The 2025 State of Volunteer Management: What I'm Seeing in the Field
As we wrap up 2025, I've been reflecting on the conversations I've had with volunteer coordinators across the country. Whether I'm onboarding a new organization onto myTRS or catching up with longtime clients, one theme keeps emerging: the way we manage volunteers is fundamentally changing—and those who adapt are thriving.
The Rise of Intelligent Automation
The biggest shift I'm seeing isn't just about having better software—it's about having smarter software. Modern volunteer management platforms can now instantly match volunteers to opportunities based on their location, availability, past involvement, and personal preferences. This isn't science fiction anymore; it's what leading organizations expect as a baseline.

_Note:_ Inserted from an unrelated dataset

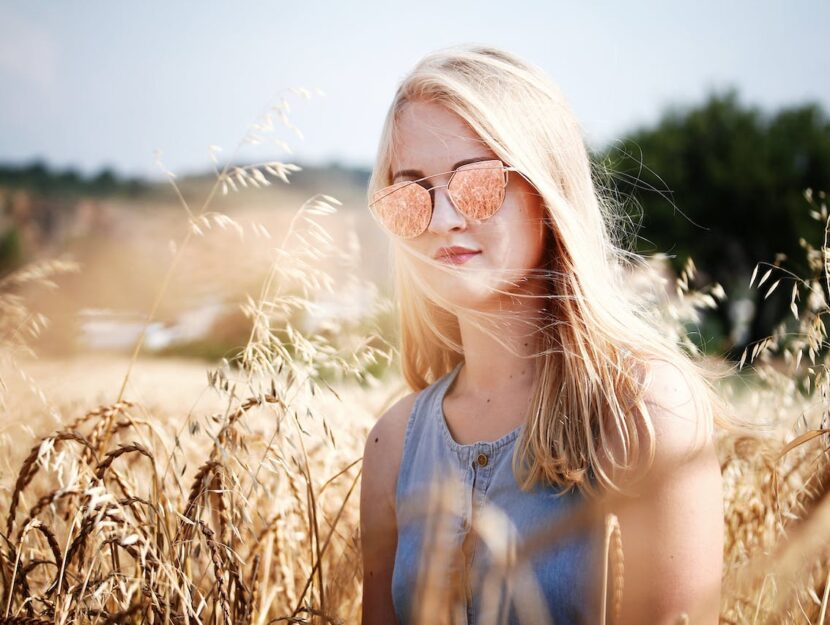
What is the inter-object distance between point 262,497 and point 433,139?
1.23 m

What does this mean for volunteer coordinators? Less time spent manually reviewing applications and more time building relationships. When your system can automatically suggest that Maria, who excelled at last year's registration desk, might be perfect for your upcoming check-in role, you're working smarter, not harder.
At myTRS, we've seen organizations reduce their volunteer placement time by hours each week simply by leveraging intelligent matching features. That's time you can reinvest into volunteer appreciation, training, or (imagine this) leaving the office at a reasonable hour.
Mobile-First is No Longer Optional
Here's a statistic that caught my attention: 39% of nonprofits worldwide now use mobile technology for volunteer management, and 51% plan to invest more in mobile capabilities this year. But here's what the numbers don't tell you—organizations that haven't gone mobile-first are increasingly losing volunteers to those that have.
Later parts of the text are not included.